War ensemble
Star-studded cast keeps things real under director Paul Haggis
In the Valley of Elah comes on as a downbeat sort of detective story, with an undercurrent of aching urgency to it. That urgency emerges from the story’s concern with casualties of the war in Iraq, and the dour, sidelong approach reflects the gravity of those concerns while also permitting a mixture of suspense and smoldering moral complexity.
But the real center of things in this case is Hank Deerfield (Tommie Lee Jones), a Vietnam vet who launches his own unofficial investigation when his son Mike mysteriously disappears just after returning from duty in Iraq. That seat-of-the-pants investigation zig-zags through the military bureaucracy and various police jurisdictions, including that of a beleaguered homicide detective (Charlize Theron) whom he both badgers and assists.

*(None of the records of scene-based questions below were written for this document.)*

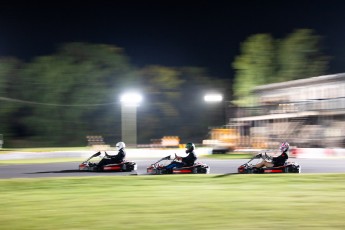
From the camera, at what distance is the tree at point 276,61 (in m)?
70.0

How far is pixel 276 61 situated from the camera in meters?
72.4

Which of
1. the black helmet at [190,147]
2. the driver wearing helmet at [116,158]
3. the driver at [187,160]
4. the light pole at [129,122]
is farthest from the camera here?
the light pole at [129,122]

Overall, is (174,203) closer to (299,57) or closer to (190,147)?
(190,147)

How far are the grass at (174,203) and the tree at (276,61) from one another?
5359 cm

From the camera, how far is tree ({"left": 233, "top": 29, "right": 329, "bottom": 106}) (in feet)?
230

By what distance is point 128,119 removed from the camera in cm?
7338

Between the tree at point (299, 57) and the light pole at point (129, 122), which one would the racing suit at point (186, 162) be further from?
the tree at point (299, 57)

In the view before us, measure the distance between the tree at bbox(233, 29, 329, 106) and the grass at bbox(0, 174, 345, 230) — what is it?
2110 inches

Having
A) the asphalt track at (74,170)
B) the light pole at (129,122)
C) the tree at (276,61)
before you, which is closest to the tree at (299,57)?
→ the tree at (276,61)

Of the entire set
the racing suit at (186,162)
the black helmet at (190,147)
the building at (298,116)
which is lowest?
the racing suit at (186,162)

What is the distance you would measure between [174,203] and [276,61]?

Digital photos and some erratic video images from a recovered cell phone bring glimpses of the son’s Iraq experiences into view along the way, and the missing-person case morphs into a murder mystery and the exposure of assorted cover-ups. The gradually emerging plot twists make for a mixture of crime story and social commentary, but Valley is at its best when it’s primarily an acerbic character study, with the topical issues embedded in the details of people’s individual lives. And the fierce calm and eerie dignity of Jones’ performance make it one of the high points of the movie year.

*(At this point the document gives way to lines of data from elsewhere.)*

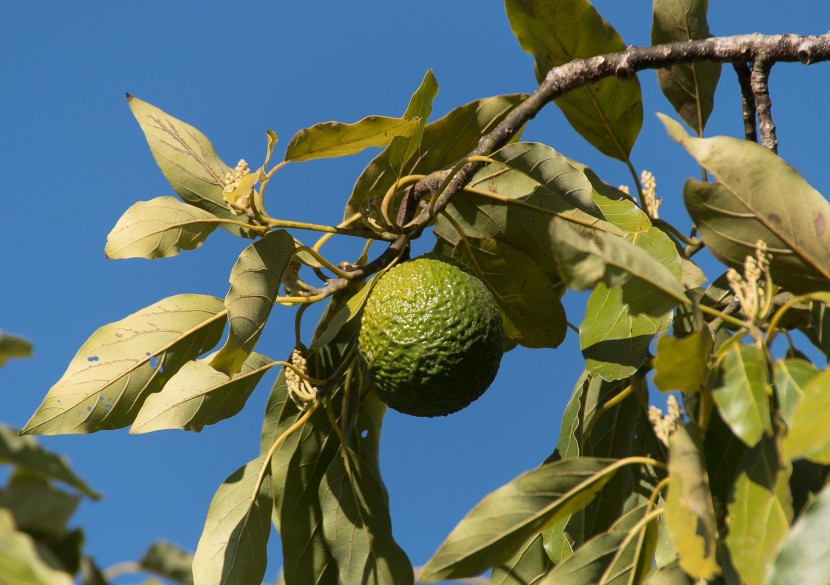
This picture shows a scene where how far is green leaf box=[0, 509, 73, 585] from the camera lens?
0.80 meters

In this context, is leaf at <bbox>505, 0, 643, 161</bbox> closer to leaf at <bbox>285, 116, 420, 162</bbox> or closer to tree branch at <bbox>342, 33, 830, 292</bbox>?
tree branch at <bbox>342, 33, 830, 292</bbox>

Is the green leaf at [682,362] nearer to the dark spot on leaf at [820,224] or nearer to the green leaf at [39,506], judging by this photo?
the dark spot on leaf at [820,224]

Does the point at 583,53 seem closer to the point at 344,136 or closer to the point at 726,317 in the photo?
the point at 344,136

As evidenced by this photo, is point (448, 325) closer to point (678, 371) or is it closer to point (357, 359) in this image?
point (357, 359)

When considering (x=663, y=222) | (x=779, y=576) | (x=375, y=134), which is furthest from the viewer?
(x=663, y=222)

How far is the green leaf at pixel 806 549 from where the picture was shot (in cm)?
128

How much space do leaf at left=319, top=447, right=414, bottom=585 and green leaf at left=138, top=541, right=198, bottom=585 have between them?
4.02ft

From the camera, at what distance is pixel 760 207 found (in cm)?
183

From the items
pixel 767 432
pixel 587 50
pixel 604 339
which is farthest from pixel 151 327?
pixel 767 432

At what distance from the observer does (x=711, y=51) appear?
2.36 m

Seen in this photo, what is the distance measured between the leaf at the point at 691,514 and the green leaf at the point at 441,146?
119cm

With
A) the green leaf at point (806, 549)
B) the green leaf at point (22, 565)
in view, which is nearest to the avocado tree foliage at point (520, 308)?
the green leaf at point (806, 549)

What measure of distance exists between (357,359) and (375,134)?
1.91ft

Screenwriter/director Paul Haggis (Million Dollar Baby, Crash) pretty plainly conceives of Deerfield as an old-school warrior type whose search for his soldier son leads into the tragically fragmented realities of soldiering in the 21st century. As played by Jones (with, presumably, Haggis’ directorial aid), Deerfield is a man already burdened with tragic knowledge, and so his terse, stoical way of defending traditional warrior virtues is fraught with silences and tacit foreboding—thereby bespeaking a deeply haunted awareness of the ways in which soldierly ideals are undercut by human frailty and the terrible potentials of war.
Haggis occasionally lapses into preachy symbolism, but the bulk of his screenplay is distinguished by a willingness to present Deerfield’s story as an opportunity to discover, and reflect upon, the characters’ strengths and weaknesses (in Crash, by contrast, there was a tendency toward emotional bludgeoning on such matters). And the deflection of movie-star personae—Jones and Theron in particular, but with a solid supporting cast (Susan Sarandon, Jason Patric, etc.) as well—consistently enhances the film’s no-nonsense realism.

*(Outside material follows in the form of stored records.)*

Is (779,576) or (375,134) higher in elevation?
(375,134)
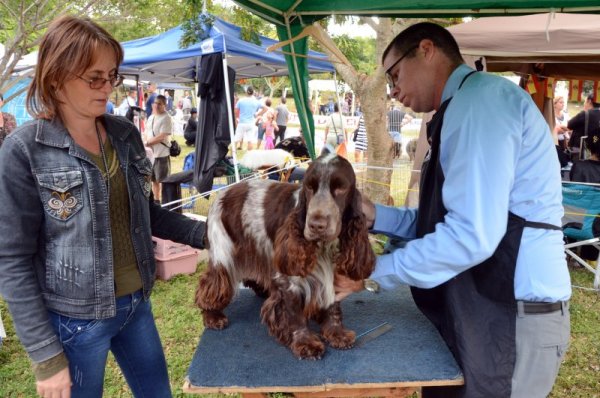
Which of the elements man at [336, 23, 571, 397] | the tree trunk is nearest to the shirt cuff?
man at [336, 23, 571, 397]

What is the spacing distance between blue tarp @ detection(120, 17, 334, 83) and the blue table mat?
2.96 m

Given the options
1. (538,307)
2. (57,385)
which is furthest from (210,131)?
(538,307)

Sarandon, who plays Deerfield’s wife and the grieving mother of two soldier sons, gets somewhat marginalized here, but that’s part of a socio-cultural theme that also gets reflected in different ways through the Theron character. And Deerfield’s grimly deadpan encounters with a topless-bar waitress (the sardonically perky Frances Fisher) further complicate that pattern.
Wes Chatham, Josh Brolin and Victor Wolf make variously provocative impressions in key secondary roles. The title refers to the story of David and Goliath, a parable and tale that Deerfield recounts and that comes back to haunt him and, therefore, the movie as a whole.